Latino leaders in Washington who have sought to get the state's rapidly growing Latino population to find ways to work together, both in business and politics, may now have found the key to greater cooperation in the potential fallout from a federal court ruling last week

Judge Thomas Rice ordered the City of Yakima to change its election system, which he said violated the Voting Rights Act by denying Latinos full participation in City Council races.

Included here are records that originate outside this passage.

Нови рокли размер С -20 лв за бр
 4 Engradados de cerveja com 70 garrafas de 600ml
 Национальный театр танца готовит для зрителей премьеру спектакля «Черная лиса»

He said Yakima's at-large elections block representation by Latinos, who represent a third of the city's voting-age population.

"What's going on in Yakima has been a problem for a long time in the counties as well," said Gene Juarez, who grew up in the Yakima Valley to become arguably the state's most successful Latino businessman as founder and CEO of Gene Juarez Salons and Spas.

Gene Juarez

The reality is that if districts need to be carved out in city elections in place of at-large races, and perhaps even in future races for county commissioner, it will represent opportunity for Latinos to begin learning how to flex their muscle.

Afterall, Latinos make up 30 to 50 percent of the population in some Eastern Washington counties, and as much as 80 to 90 percent in some cities.

But first will have to come a cultural change for Latinos, whose leaders say they must learn the importance of organization and cooperation.

Jorge Madrazo, a leading figure in the administrations of two Mexican presidents and now a key executive with Seamar, the Washington state's largest 501c3 and focused on providing healthcare to low-income citizens with an emphasis on Latinos, says "we need to learn how to organize and learn the value of organizing."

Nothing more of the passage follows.